The uptake for both of these grants has been very positive. To date, a total of $198,700 has been distributed to BC rural physician researchers through 17 Rural Physician Research Support Project grants. Research topics range widely from assessing the impact of early school age health interventions (Dr. Onuora Odoh), to evaluating impacts on local health service delivery (Dr. Ella Munro; Dr. Denise Jaworsky; Dr. Floyd Besserer), to measuring environmental impacts on local health (Dr. Michael Slatnik; Dr. Ulrike Meyer). Six Rural Global Health Partnership Initiative Grants have been awarded to medical learners and rural physicians, totaling $40,095 in support funds. Projects from this initiative have included examining contraception uptake and nutritional assessment in rural Kenya, seeking sustainable solutions for menstrual health management in India, and developing a rural medical outreach program partnership between UBC and the University of Namibia.

A list describing several of the funded projects is available here. Or, look up the individual projects in this interactive Google Map:

The work of three recipients of the Rural Physician Research Support Project grant has already been profiled by local BC community newspapers, garnering attention that has raised awareness of the research work and – in two cases – boosted recruitment of people to participate in the individual studies.

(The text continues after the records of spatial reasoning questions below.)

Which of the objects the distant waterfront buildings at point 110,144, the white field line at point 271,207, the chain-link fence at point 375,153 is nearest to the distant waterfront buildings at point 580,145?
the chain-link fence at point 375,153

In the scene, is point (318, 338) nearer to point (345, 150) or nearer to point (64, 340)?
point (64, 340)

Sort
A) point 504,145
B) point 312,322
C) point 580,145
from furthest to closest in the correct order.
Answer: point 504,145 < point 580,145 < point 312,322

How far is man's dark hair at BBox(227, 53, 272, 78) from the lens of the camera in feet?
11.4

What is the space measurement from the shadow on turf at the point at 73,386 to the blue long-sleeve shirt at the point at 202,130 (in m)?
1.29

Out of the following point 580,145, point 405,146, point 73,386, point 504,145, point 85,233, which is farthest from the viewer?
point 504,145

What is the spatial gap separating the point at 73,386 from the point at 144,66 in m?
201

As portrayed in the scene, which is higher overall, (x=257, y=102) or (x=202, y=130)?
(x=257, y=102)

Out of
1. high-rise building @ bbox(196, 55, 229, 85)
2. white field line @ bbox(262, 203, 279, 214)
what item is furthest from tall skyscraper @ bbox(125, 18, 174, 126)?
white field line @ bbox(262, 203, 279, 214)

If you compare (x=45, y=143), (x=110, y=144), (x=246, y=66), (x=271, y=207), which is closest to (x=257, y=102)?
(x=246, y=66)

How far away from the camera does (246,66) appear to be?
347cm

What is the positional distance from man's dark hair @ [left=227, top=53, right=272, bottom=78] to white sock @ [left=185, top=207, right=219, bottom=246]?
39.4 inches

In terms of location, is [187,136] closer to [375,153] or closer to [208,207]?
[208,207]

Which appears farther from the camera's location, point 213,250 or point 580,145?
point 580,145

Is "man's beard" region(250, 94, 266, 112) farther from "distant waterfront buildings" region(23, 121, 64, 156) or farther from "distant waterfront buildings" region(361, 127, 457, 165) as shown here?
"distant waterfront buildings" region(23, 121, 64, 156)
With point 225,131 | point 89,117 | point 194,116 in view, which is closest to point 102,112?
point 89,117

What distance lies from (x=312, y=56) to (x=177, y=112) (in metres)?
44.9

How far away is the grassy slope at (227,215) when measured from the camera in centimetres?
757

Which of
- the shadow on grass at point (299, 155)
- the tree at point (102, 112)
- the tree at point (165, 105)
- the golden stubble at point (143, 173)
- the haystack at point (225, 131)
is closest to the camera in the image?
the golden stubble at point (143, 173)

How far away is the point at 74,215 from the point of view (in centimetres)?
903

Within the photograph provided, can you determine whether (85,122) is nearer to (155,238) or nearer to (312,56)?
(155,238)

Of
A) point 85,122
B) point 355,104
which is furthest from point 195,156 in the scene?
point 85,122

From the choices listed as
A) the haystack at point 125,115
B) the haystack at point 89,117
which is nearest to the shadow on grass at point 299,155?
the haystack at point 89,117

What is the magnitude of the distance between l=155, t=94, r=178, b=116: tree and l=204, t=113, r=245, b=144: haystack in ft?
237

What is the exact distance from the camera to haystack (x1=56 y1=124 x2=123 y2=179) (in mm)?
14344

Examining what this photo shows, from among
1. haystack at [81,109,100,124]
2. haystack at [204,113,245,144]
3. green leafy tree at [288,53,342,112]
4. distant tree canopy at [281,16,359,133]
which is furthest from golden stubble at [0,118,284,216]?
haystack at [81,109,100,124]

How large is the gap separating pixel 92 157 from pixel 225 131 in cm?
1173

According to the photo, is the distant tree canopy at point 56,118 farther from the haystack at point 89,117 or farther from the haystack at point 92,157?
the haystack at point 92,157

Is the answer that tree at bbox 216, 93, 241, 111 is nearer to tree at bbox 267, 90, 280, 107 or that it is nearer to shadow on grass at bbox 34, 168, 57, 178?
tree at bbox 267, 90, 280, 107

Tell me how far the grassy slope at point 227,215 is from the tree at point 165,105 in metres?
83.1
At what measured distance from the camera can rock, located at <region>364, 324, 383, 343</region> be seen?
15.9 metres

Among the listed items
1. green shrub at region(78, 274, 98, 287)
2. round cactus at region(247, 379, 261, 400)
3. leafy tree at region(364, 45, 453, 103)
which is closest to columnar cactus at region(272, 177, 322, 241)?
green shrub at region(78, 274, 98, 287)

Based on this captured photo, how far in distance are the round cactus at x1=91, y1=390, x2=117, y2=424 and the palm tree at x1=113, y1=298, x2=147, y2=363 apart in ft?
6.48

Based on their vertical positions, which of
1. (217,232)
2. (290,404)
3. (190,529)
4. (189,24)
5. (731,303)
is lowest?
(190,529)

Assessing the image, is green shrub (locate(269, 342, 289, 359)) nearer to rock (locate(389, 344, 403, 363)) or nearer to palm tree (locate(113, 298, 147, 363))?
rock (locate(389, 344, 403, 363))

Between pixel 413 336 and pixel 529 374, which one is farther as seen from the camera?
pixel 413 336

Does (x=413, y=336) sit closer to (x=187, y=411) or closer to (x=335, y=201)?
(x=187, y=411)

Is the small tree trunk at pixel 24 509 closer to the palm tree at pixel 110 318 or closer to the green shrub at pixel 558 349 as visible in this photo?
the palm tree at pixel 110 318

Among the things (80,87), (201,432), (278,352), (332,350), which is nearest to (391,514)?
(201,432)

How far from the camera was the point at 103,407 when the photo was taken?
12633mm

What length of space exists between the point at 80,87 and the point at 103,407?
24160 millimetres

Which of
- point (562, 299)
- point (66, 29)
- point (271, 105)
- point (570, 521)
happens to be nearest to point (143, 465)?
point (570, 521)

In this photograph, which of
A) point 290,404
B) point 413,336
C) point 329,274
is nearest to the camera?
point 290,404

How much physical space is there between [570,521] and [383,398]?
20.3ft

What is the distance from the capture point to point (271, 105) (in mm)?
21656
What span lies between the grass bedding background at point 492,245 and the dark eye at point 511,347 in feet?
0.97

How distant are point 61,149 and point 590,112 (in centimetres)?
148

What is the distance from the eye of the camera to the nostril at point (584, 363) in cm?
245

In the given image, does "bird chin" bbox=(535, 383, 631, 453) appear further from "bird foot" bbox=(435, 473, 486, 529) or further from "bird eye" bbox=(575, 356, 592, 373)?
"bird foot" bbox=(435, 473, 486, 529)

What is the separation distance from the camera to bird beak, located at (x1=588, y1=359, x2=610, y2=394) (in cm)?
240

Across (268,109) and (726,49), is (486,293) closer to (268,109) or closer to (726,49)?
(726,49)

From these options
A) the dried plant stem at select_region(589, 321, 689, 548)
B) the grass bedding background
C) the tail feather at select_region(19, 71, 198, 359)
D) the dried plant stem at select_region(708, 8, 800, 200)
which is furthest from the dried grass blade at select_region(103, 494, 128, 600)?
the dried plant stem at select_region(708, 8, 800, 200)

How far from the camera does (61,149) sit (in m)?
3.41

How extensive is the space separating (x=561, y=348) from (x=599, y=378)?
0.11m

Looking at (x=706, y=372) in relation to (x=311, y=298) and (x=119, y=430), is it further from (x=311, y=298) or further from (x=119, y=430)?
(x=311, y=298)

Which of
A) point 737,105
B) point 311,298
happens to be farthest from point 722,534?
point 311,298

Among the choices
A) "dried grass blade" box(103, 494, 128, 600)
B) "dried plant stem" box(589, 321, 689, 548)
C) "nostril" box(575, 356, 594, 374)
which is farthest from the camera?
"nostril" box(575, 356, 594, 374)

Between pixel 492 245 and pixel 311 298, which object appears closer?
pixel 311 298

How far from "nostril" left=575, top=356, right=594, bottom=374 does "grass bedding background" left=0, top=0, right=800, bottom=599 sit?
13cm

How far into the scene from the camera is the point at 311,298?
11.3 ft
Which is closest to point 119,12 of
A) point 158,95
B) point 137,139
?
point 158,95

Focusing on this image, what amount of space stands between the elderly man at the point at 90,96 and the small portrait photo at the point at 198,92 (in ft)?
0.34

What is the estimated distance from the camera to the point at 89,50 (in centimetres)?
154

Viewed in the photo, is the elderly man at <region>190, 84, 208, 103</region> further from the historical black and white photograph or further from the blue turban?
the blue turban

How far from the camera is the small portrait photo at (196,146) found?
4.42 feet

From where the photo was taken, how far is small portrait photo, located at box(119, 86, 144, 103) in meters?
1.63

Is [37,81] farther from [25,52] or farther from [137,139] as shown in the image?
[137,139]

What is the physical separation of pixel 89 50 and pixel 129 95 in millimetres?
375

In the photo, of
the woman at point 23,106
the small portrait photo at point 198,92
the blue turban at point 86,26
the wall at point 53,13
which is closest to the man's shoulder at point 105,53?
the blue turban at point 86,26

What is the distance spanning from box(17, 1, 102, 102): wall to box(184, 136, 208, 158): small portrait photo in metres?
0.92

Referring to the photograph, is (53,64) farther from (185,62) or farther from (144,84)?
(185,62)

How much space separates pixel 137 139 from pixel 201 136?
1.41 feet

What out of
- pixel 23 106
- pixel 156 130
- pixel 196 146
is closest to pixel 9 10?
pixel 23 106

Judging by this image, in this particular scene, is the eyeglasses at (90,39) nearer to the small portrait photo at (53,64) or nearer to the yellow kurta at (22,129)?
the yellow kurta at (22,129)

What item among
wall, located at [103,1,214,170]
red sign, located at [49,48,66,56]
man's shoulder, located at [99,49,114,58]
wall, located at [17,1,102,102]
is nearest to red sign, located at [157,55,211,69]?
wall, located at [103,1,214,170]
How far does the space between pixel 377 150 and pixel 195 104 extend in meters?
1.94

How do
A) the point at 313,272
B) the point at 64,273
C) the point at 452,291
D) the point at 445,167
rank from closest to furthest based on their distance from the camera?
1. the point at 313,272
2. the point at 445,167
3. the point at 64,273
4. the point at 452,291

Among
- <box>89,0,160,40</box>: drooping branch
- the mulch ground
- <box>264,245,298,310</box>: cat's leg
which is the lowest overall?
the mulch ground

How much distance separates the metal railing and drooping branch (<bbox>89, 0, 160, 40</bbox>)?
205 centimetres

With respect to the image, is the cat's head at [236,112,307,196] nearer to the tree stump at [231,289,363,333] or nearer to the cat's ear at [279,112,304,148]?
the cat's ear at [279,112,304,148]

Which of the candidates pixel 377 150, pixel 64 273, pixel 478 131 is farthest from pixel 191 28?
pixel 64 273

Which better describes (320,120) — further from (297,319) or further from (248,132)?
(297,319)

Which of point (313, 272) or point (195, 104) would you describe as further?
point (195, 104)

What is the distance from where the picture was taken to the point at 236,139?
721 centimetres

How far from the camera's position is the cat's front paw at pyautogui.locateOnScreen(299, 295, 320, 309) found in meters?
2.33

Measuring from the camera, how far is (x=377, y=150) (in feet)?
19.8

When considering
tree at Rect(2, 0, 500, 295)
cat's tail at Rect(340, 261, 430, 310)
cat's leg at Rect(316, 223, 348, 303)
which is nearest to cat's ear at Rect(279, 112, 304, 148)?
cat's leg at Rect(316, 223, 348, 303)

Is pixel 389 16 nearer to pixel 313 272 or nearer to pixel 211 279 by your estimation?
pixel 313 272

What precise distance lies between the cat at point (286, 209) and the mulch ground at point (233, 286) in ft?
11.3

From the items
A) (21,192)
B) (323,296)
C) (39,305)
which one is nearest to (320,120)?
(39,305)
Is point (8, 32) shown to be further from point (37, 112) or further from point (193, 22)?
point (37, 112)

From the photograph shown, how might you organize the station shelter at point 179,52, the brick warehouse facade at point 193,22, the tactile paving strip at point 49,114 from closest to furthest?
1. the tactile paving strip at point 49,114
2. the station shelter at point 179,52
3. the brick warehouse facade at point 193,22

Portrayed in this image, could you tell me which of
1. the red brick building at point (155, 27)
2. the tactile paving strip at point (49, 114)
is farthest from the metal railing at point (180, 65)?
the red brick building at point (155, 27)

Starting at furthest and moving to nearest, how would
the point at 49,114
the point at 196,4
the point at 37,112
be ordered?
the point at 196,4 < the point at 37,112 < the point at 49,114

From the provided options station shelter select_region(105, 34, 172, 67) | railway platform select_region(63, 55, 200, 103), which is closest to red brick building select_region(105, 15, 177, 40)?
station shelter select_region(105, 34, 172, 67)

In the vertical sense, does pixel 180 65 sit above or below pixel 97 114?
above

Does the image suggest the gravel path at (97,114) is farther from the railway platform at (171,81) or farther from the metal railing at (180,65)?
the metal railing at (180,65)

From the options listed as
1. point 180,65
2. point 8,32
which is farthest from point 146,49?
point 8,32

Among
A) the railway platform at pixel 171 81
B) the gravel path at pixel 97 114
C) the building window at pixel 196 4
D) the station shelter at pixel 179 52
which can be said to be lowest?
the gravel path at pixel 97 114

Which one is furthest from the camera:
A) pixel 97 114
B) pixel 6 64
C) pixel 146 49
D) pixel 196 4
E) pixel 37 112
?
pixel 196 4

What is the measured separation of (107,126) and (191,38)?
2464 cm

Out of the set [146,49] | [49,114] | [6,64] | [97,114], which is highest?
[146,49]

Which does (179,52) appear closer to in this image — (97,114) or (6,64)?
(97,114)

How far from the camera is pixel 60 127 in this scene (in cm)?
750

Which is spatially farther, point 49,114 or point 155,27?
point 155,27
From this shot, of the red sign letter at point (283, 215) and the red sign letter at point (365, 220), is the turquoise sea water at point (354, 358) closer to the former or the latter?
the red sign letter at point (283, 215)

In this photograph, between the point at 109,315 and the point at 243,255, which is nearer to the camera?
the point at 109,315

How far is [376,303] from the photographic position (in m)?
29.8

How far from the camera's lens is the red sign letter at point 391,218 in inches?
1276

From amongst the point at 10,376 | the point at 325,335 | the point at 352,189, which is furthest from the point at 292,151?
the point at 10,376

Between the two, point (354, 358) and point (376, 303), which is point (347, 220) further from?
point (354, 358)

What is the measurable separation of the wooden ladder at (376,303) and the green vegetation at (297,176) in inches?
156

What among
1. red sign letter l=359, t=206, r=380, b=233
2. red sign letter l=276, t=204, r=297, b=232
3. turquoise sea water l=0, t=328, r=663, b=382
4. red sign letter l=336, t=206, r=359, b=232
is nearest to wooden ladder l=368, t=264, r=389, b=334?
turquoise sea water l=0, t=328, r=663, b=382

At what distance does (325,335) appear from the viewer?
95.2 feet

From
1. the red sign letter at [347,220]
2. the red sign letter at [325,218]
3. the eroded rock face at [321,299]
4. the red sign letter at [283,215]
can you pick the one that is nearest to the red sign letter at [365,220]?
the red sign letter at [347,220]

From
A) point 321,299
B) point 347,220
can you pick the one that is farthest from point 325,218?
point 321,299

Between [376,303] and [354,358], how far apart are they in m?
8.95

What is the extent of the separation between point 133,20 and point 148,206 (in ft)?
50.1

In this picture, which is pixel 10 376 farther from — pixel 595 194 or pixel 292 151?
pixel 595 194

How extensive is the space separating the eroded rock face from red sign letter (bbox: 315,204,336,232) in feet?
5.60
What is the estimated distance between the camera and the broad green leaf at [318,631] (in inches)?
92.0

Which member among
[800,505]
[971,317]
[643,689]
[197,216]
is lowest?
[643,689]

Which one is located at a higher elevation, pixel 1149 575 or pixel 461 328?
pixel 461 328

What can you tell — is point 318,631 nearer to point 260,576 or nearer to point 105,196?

Dr. Onuora Odoh’s early intervention oral health education project was covered by Houston Today and provided information about the project to parents and guardians of the K-7 children, including the important fact that study participation is voluntary.

Dr. Paul Dhillon’s project to increase awareness of rural residents’ organ donation status was covered three times by two news outlets (here, here, and here), resulting in a significant uptake of the project by several medical clinics along the Sunshine Coast.

Dr. Ulrike Meyer’s interest in researching the human health effects of unconventional natural gas development (“fracking”) was partially profiled in The Narwhal magazine as part of a human interest feature on environmental health concerns.

Although the Rural Global Health Partnership Initiative projects have not yet garnered local media coverage, RCCbc was pleased to profile UBC medical student Kelsey Furk’s collaboration with long-established community development group Pamoja. Ms. Furk and Pamoja evaluated local knowledge about family planning, and gender-based violence knowledge and services in a rural subsistence farming and fishing community near Kisumu, Kenya. Initial findings were presented at the Western Student and Medical Research Forum in January 2019.